Let me now spoil your New Year’s revels with my perverse countdown of the two 2006 artworld developments that I will continue to rue in the coming year:
The first is growing international participation in the pernicious spread of museum rental shows—high-priced loan exhibitions that allow the lender, a major museum, to alleviate its money problems at the expense of sister institutions. The art-needy exhibition venues are desperate enough for crowd-pleasing masterpieces to pay big bucks for the privilege of showing them.
No lesser voices than Françoise Cachin, former director of French national museums; Jean Clair, former director of the Picasso Museum, Paris; and French art historian Roland Recht recently railed against “using works of art as currency of exchange” in rental shows, such as Louvre Atlanta. In their Dec. 13 joint article, Museums Are Not for Sale, in the French newspaper Le Monde, they also decried proposals by the Louvre and the Pompidou to create foreign satellite museums in the manner of the Guggenheim, which they hyperbolically decried as “the disastrous pioneer of paid exportation of its collections to the whole world.”
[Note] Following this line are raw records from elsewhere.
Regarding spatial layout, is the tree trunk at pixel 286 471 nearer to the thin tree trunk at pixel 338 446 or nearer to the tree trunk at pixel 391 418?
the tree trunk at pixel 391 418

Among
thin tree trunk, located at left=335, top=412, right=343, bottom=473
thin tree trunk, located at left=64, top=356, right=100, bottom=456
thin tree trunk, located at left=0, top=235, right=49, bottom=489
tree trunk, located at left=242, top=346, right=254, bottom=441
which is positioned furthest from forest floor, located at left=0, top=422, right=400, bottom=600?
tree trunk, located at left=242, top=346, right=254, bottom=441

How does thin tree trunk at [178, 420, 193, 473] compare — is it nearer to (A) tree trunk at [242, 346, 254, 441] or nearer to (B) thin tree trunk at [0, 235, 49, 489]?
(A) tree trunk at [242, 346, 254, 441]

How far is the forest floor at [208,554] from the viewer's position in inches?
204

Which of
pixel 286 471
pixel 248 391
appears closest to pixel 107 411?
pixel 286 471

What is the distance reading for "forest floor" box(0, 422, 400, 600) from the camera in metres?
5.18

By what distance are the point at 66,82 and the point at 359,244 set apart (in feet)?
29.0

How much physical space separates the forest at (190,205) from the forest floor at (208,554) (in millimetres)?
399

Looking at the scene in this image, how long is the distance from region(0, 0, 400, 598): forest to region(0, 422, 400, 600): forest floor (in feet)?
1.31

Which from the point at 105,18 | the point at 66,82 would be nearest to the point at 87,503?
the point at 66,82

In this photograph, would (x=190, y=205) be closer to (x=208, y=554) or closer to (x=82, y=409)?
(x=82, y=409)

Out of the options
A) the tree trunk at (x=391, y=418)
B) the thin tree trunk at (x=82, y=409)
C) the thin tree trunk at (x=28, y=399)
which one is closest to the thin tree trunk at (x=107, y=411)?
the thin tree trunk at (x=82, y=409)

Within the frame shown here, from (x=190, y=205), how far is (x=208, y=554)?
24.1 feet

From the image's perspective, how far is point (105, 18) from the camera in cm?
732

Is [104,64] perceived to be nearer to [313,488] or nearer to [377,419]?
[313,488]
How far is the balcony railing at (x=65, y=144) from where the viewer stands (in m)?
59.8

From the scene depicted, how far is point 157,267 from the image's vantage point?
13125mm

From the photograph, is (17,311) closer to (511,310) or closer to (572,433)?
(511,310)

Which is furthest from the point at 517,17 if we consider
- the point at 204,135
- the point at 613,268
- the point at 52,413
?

Ironically, they also praise Philippe de Montebello, director of the Metropolitan Museum, for what they call his “stern warning” in 2003 against the “unrestrained commercialization of the public patrimony, particularly by the system of loan fees for works.”
Maybe the news hasn’t yet reached France about Masterpieces of French Painting from the Metropolitan Museum of Art, 1800-1920, the megabucks rental show touring next year to the the Houston Museum of Fine Arts and the Neue Nationalgalerie, Berlin.
At least we still have the positive role model of the generous Clark Art Institute, whose Masterpieces from the Sterling and Francine Clark Art Institute is dispatching (for a fee based only on cost) 12 of its most celebrated Impressionist paintings to small museums around the country.
As for the rest of you sorely tempted museum directors…no one ever listens to Polonius’ tedious advice, but here it is anyway:
When it comes to Rent-a-Show, “Neither a borrower nor a lender be.”